■ **SHORT PROBLEM**: Which lines run from the one containing "Is hiking boot" to the end of the entries? Quote them exactly, and nothing else.

[Scene-based spatial questions]
^^^^^^^^^^^^^^^^
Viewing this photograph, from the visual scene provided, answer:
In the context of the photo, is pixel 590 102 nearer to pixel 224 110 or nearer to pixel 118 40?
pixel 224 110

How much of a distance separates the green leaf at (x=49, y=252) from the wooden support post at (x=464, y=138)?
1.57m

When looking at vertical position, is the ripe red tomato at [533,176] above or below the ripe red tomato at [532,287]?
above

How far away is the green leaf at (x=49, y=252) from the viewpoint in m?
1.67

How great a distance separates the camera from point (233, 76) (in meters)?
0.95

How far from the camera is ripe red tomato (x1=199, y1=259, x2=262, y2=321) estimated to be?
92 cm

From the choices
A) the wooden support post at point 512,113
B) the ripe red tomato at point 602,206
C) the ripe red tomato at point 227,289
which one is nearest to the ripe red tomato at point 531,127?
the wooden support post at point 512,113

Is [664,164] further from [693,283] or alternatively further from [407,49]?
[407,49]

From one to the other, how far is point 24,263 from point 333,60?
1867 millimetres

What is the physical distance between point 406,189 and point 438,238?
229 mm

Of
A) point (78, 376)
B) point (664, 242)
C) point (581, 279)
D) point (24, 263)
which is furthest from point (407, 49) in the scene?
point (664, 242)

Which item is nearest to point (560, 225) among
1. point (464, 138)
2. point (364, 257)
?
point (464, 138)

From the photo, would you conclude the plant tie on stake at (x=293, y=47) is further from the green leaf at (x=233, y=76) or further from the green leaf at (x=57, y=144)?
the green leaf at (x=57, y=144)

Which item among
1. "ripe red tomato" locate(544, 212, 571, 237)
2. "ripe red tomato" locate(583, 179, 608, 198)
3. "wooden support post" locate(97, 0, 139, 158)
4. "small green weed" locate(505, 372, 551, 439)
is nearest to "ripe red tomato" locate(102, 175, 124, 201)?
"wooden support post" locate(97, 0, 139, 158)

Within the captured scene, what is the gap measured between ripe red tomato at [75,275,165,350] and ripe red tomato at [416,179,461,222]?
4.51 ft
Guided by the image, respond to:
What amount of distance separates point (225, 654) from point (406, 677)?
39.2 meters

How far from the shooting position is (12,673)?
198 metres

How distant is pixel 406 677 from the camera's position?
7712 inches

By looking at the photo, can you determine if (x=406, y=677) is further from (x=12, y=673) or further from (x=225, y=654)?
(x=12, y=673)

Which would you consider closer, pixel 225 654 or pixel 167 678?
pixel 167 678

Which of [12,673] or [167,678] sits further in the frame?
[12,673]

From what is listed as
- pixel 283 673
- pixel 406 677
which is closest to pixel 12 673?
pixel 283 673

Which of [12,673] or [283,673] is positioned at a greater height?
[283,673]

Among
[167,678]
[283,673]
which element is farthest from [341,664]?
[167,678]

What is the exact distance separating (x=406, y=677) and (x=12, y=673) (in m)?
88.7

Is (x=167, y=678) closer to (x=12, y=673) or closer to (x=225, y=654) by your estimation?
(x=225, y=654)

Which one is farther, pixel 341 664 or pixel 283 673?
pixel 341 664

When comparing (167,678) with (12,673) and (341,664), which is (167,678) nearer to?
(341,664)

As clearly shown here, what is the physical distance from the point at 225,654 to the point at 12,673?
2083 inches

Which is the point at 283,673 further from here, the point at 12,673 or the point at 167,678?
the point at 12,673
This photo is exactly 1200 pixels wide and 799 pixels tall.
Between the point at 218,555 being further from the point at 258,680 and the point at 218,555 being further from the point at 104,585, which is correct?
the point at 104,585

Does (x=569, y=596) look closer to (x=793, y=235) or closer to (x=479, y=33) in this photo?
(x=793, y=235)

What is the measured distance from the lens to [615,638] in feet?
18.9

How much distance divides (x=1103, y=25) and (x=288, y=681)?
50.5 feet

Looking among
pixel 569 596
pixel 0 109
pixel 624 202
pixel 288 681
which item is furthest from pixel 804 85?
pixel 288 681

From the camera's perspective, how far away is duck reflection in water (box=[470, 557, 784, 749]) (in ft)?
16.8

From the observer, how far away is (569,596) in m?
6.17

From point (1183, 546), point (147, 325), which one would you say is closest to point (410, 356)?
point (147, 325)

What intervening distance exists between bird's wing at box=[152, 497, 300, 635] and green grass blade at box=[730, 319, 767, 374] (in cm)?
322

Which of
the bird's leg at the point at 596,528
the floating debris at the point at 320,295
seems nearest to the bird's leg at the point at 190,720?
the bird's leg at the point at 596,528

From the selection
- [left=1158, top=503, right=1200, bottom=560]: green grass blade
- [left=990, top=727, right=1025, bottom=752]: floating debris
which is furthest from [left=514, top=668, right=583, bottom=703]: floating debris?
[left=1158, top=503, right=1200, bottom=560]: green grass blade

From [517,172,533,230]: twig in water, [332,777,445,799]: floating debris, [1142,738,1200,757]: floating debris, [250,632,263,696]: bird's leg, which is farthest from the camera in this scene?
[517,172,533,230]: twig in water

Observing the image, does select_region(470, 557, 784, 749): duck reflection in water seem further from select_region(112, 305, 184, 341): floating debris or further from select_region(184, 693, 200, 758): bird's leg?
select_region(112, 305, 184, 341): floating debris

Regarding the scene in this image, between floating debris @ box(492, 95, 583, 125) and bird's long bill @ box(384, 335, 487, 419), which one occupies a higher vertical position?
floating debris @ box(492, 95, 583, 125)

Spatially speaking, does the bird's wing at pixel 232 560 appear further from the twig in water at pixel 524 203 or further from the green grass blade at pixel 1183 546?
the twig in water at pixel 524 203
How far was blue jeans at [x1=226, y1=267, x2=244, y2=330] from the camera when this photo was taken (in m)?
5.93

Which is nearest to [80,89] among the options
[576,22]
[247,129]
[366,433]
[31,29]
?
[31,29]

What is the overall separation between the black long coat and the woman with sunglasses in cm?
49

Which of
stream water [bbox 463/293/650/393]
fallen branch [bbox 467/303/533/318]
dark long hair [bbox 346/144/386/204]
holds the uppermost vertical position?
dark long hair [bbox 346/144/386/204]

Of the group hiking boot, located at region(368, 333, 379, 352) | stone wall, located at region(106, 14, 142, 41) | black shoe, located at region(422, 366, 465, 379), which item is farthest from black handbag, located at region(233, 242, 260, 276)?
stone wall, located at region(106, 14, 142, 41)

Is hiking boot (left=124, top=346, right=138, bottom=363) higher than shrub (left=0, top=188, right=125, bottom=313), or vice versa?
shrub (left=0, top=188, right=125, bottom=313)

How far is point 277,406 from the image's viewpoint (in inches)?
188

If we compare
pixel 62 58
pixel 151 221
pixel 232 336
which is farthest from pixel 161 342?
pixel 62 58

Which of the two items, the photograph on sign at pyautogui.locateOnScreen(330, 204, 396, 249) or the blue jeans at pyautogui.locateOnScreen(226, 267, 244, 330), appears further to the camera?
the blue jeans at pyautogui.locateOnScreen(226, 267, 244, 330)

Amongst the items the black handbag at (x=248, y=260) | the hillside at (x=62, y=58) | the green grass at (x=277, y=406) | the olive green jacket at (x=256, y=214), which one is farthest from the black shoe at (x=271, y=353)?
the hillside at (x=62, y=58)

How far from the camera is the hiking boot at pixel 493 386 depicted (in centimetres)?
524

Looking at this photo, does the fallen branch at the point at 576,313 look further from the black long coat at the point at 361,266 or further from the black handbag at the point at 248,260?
^^^^^^^^^^^^^^^^
■ **OUTPUT FOR THIS TASK**:
Is hiking boot (left=124, top=346, right=138, bottom=363) higher than shrub (left=0, top=188, right=125, bottom=313), or vice versa?
shrub (left=0, top=188, right=125, bottom=313)

How far is point 277,406 from the image's viewpoint (in inches)?
188

If we compare
pixel 62 58
pixel 151 221
pixel 232 336
which is farthest from pixel 161 342?
pixel 62 58

Which of the two items, the photograph on sign at pyautogui.locateOnScreen(330, 204, 396, 249) or the blue jeans at pyautogui.locateOnScreen(226, 267, 244, 330), appears further to the camera?
the blue jeans at pyautogui.locateOnScreen(226, 267, 244, 330)

Amongst the items the black handbag at (x=248, y=260) | the hillside at (x=62, y=58) | the green grass at (x=277, y=406) | the olive green jacket at (x=256, y=214), which one is farthest from the black shoe at (x=271, y=353)?
the hillside at (x=62, y=58)

How far from the camera is the hiking boot at pixel 493 386 depicted (in centimetres)?
524

Looking at this photo, does the fallen branch at the point at 576,313 look further from the black long coat at the point at 361,266 or further from the black handbag at the point at 248,260?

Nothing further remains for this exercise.